> _ВЫБРАННЫЙ ТЕКСТ_:
* * *

Он указал: «Поехали!»

О том, почему «царь-реакционер» был не против свободы выезда из страны

Георгий Бовт
Политолог
Depositphotos

12 апреля 1881 года, примерно месяц спустя после вступления на царство после убийства его отца Александра II, Александр III высочайше разрешил своим подданным свободный въезд и выезд за границу. Казалось бы, реакционер, чье правление в учебниках ассоциировалось с термином «контрреформы». И – на тебе, езжайте куда хотите. Причем указ этот он издал примерно на три недели ранее своего самого знаменитого – «О незыблемости самодержавия» (полное название «О призыве всех верных подданных к служению верою и правдою Его Императорскому Величеству и Государству, к искоренению гнусной крамолы, к утверждению веры и нравственности, доброму воспитанию детей, к истреблению неправды и хищения, к водворению порядка и правды в действии учреждений России»), ознаменовавшего свертывание всяких реформ.

* * *

> _СПИСОК ЗАПИСЕЙ_:
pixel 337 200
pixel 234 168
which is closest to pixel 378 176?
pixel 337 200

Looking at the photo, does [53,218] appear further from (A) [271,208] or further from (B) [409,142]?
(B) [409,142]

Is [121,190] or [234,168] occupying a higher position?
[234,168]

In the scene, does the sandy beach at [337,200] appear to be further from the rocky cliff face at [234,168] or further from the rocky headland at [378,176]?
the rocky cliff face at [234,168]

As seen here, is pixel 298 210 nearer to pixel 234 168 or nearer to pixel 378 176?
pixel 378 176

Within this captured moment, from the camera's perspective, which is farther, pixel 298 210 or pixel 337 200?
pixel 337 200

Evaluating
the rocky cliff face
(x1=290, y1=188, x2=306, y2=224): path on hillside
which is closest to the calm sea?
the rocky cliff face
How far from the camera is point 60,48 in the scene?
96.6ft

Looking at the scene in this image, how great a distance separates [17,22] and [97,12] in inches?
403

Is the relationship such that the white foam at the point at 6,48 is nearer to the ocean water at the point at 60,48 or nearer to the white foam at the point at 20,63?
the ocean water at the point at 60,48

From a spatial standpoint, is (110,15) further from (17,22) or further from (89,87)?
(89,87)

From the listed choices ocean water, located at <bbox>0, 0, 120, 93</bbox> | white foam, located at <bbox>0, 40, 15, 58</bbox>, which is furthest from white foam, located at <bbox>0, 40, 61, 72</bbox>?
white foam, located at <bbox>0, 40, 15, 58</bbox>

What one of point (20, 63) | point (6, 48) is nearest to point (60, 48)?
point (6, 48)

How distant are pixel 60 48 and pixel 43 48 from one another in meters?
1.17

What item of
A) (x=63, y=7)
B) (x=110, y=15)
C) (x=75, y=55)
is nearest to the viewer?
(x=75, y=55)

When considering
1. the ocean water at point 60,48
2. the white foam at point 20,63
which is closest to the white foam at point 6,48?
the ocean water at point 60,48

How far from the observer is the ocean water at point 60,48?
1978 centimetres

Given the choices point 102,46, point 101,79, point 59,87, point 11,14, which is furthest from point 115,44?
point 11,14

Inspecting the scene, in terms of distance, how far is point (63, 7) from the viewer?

* * *

> _ЗАДАНИЕ_: Перепишите фрагмент текста об указе Александра III, который начинается со слов «О том, почему» и заканчивается словами «свертывание всяких реформ.», заменив «указ» на «манифест».

> _ОТВЕТ_:
О том, почему «царь-реакционер» был не против свободы выезда из страны

Георгий Бовт
Политолог
Depositphotos

12 апреля 1881 года, примерно месяц спустя после вступления на царство после убийства его отца Александра II, Александр III высочайше разрешил своим подданным свободный въезд и выезд за границу. Казалось бы, реакционер, чье правление в учебниках ассоциировалось с термином «контрреформы». И – на тебе, езжайте куда хотите. Причем манифест этот он издал примерно на три недели ранее своего самого знаменитого – «О незыблемости самодержавия» (полное название «О призыве всех верных подданных к служению верою и правдою Его Императорскому Величеству и Государству, к искоренению гнусной крамолы, к утверждению веры и нравственности, доброму воспитанию детей, к истреблению неправды и хищения, к водворению порядка и правды в действии учреждений России»), ознаменовавшего свертывание всяких реформ.